Los 21 años de mandato de Josep Maria Soler al frente de la abadía de Montserrat se podrían resumir en dos imágenes. Una, la fotografía en la que Carles Puigdemont preparaba los siguientes movimientos del independentismo y daba instrucciones a Quim Torra y a Elsa Artadi desde Berlín con una imagen de la moreneta de fondo. El propio fugado volvería a aparecer con la misma imaginería a sus espaldas en otras tomas periodísticas, como aquella que daba cuenta de un encuentro con el vicepresidente de Òmnium Cultural también desde el exilio.
Una estampa ñoña y vetusta en contradicción absoluta con el espíritu republicano moderno que dice defender el independentismo. Una incoherencia que evidencia de nuevo su oportunismo, que en este caso concreto trata de aprovechar en beneficio propio la crisis de la monarquía española.

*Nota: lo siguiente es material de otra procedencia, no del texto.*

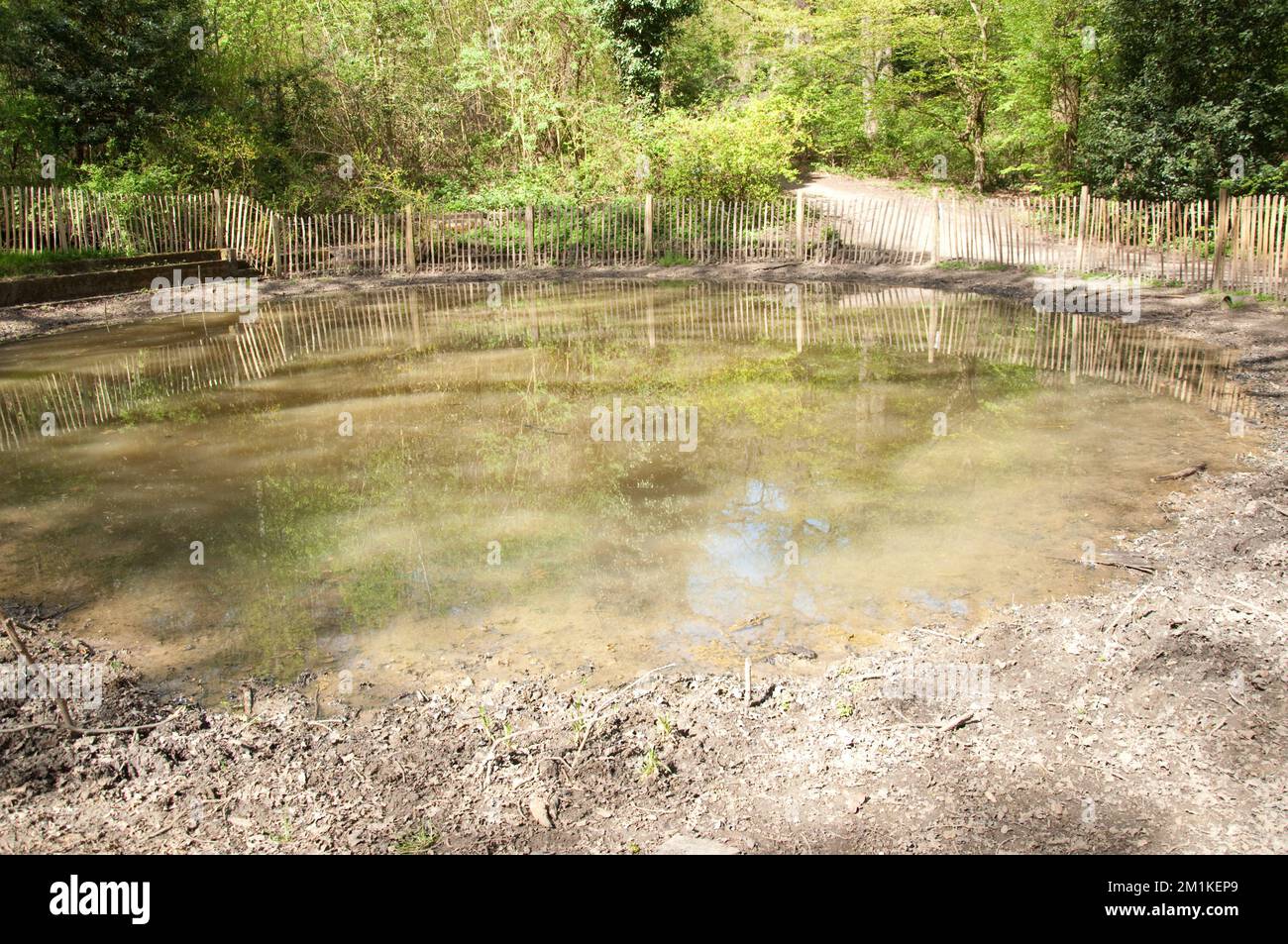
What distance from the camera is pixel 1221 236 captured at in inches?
572

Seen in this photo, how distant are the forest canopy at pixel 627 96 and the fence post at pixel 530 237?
145 centimetres

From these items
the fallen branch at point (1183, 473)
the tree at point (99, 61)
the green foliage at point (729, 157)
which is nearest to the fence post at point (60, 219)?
the tree at point (99, 61)

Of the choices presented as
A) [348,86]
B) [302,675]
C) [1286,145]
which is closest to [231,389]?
[302,675]

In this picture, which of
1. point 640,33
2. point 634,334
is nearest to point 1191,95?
point 634,334

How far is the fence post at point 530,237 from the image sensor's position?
20953mm

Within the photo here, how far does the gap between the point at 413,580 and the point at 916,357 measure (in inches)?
313

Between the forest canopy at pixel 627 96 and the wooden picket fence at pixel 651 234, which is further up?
the forest canopy at pixel 627 96

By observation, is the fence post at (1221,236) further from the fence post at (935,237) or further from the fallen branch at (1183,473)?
the fallen branch at (1183,473)

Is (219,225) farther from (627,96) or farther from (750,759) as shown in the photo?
(750,759)

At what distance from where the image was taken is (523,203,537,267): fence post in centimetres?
2095

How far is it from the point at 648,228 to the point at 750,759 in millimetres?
18106

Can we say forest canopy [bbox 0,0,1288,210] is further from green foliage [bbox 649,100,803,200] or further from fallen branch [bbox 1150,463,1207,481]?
fallen branch [bbox 1150,463,1207,481]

La devoción --y vinculación-- del nacionalismo catalán por la abadía de Montserrat ya era conocida. De hecho, Jordi Pujol usó sus instalaciones para fundar la ya fenecida Convergència Democrática de Catalunya (CDC) en 1974. Pero la convocatoria de la consulta soberanista de 2014 puso al santuario nuevamente en primera línea, como en los tiempos del abad Aureli Maria Escarré y sus declaraciones a Le Monde. Soler animó a la participación de los catalanes en aquella parodia de votación del 14N que ideó la gente de Artur Mas. El Vaticano le dio un tirón de orejas para que fuera más discreto con sus opiniones políticas.
Más adelante, Soler visitó a algunos de los activistas del 1-O en prisión, antes de que el Tribunal Supremo les condenara en firme. Su posicionamiento era de apoyo humanitario a los encarcelados y de apelación a las libertades políticas; las de los independentistas, lógicamente.
La montaña sagrada de Cataluña ha empujado históricamente a sus moradores a la política. En 1939, y sin ninguna necesidad, nombraron al general Francisco Franco hermano de la Confraria de la Cambra Angelical de la Gloriosa Verge Maria de Montserrat en honor a unos méritos cristianos que los historiadores aún no han podido descubrir. El dictador sintonizaba con los benedictinos; de hecho, los visitó oficialmente en tres ocasiones: 1942, 1957 y 1966. En todas ellas paseó bajo palio.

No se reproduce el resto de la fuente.